When I saw this video I was actually preparing my piece The empty cup, which is a poem about a blind person needing spiritual sight to see the need for spiritual growth and a more loving heart. I thought this was the video to go with it, but something in my heart said that it is for another piece. The strong call to share with you in this way confirms that feeling in my heart.
Life can hit you hard. For those who deal with chronic or rare conditions like myself, I have learned that words can have healing power. The journey for those who don’t know how much energy they will have when they wake up can have them sometimes wanting to give up, to say enough is enough. I choose to die by surrendering myself to my conditions.Then, I believe that is when the Lord sends people to us with the power of their words, words bathed in love and those outstretched hands of caring, that say I am doing my best to hear your pain.
Two days ago I experience a major mast cell attack that comes close to taking my life. I run out of ketotifen fumerate, which is a mast cell stabilizer. Mast cells are those cells that form part of your immune system and are in your tissues and organs. The person responsible for signing the forms for compassionate coverage of this expensive medication is away on holidays. My wife, Karen and me, are left scrambling to get the ketotifen fumerate I need to stay alive. My doctor is away on vacation. My local pharmacist has no ketotifen fumerate available. Our local medical centre doesn’t fax the prescription to a drug store in New Liskeard until 4 and a half hours later from the time Karen contacts them.
□ □ □
Task directions:
According to the personal account above, what kind of medication is ketotifen fumerate?

Saved entries:
□ □ □
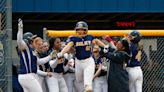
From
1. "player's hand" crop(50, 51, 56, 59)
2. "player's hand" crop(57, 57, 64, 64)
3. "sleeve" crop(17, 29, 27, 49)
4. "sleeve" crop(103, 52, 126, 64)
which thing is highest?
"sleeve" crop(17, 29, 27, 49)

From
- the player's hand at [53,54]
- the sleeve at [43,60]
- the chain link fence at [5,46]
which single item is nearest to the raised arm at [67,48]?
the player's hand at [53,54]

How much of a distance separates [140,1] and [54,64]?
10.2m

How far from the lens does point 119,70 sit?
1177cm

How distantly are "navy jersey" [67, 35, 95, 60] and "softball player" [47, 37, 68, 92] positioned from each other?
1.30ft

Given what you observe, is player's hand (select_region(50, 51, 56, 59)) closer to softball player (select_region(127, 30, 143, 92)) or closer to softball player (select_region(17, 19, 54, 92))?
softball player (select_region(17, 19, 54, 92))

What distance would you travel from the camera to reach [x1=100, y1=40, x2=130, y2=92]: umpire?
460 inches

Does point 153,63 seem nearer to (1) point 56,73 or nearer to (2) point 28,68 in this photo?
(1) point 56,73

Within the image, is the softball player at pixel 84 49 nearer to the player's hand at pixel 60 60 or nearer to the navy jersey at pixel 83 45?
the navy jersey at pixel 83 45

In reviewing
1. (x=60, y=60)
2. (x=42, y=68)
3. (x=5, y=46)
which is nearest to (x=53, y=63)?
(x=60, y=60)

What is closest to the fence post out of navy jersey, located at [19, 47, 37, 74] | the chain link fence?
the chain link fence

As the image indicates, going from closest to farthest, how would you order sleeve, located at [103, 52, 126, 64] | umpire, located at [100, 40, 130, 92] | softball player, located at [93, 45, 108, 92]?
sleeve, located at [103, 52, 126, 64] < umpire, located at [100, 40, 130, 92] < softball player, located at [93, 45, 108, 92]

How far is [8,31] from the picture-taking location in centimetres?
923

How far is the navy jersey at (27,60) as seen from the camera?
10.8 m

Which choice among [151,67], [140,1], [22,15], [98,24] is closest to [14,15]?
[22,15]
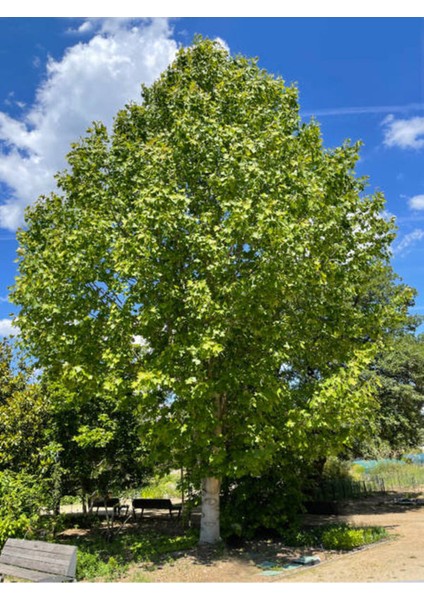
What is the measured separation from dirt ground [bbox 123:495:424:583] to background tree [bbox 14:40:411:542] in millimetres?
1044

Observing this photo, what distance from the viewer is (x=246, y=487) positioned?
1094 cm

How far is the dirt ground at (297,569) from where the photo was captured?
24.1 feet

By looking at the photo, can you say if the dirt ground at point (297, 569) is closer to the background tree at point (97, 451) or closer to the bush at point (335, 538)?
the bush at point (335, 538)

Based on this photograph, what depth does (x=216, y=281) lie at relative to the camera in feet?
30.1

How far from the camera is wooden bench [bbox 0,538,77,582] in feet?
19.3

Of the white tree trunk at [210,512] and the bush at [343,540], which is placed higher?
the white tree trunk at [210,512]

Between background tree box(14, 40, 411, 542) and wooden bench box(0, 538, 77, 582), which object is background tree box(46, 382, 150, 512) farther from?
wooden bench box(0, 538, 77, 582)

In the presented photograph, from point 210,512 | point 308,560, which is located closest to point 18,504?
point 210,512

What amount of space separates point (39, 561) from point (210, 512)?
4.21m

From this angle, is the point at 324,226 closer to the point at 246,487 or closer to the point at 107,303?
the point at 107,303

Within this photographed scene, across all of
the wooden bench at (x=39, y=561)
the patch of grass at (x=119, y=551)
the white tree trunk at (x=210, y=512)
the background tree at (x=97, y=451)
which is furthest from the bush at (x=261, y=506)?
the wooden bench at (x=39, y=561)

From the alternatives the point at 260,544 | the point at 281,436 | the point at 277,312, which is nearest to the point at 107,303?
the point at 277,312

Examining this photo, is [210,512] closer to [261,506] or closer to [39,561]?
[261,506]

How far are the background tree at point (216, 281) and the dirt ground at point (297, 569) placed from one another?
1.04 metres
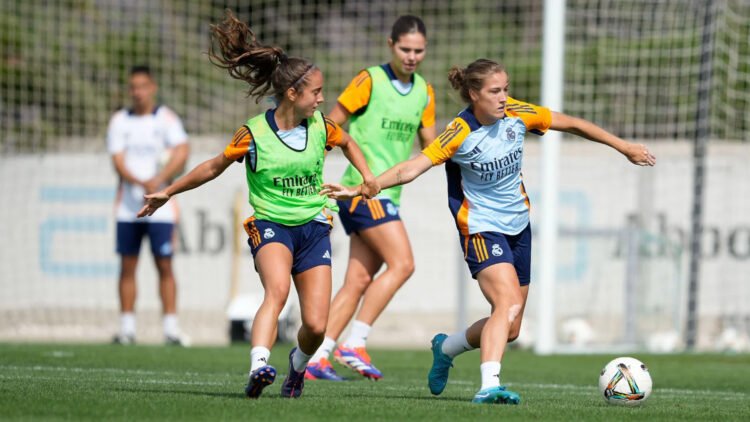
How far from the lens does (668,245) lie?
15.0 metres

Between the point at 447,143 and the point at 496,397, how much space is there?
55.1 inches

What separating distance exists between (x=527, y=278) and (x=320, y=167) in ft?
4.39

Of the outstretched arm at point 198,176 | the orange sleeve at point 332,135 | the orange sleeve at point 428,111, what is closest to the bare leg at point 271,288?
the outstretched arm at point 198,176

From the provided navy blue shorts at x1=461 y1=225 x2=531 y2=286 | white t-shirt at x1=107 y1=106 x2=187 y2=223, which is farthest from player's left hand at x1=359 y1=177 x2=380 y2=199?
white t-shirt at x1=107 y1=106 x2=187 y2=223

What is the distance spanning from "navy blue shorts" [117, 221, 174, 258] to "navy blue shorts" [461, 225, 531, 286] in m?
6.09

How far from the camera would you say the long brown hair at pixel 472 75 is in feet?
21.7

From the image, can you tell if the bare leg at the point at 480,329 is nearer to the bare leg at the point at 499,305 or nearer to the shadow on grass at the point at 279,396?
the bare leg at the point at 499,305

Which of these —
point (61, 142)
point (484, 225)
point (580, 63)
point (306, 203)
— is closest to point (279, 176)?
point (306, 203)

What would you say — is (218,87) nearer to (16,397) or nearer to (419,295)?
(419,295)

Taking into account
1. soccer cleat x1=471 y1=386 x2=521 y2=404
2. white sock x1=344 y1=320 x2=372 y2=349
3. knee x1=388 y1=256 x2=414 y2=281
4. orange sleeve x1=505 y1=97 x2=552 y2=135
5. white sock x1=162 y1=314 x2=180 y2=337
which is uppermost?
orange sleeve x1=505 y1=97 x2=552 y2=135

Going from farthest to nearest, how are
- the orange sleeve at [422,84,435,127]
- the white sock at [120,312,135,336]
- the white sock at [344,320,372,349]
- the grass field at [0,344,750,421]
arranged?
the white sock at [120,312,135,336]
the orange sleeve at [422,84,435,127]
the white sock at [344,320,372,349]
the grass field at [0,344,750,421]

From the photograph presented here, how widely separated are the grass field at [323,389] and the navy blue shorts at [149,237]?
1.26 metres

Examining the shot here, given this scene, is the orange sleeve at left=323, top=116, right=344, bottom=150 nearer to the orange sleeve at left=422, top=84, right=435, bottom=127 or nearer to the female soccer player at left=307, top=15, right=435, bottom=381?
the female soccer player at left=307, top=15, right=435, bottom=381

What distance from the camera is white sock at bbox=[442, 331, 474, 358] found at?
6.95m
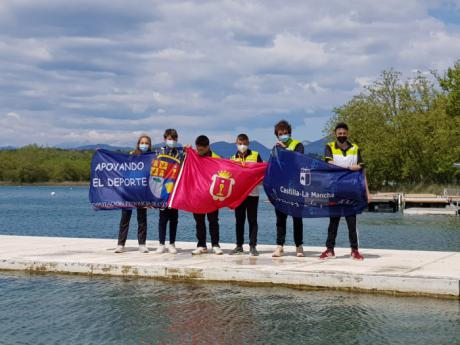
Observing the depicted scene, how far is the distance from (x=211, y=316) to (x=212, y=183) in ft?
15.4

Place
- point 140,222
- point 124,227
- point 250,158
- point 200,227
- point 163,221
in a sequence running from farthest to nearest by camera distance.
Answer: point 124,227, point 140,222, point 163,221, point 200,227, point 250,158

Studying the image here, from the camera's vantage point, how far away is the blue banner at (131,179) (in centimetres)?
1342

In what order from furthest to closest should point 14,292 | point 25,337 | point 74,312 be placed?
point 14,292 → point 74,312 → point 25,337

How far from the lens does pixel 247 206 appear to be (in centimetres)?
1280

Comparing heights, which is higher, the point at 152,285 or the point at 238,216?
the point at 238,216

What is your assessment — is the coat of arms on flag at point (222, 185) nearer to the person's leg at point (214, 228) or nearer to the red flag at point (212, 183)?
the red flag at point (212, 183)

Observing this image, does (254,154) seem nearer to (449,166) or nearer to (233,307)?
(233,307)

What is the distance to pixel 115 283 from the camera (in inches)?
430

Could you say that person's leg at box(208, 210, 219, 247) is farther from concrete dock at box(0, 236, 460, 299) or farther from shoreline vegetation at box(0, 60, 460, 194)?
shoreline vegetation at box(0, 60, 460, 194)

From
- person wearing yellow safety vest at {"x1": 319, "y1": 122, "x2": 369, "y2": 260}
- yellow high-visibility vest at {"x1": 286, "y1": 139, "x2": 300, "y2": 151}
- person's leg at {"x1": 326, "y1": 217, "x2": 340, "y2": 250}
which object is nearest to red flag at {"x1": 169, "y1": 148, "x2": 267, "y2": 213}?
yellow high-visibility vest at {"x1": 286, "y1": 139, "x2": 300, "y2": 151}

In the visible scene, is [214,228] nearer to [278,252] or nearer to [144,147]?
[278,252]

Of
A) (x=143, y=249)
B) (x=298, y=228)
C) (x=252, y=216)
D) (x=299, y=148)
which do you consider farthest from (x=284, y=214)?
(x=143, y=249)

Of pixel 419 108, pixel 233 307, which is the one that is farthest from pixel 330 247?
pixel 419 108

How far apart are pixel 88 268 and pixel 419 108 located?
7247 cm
□ □ □
Response to the exercise:
A mast cell stabilizer.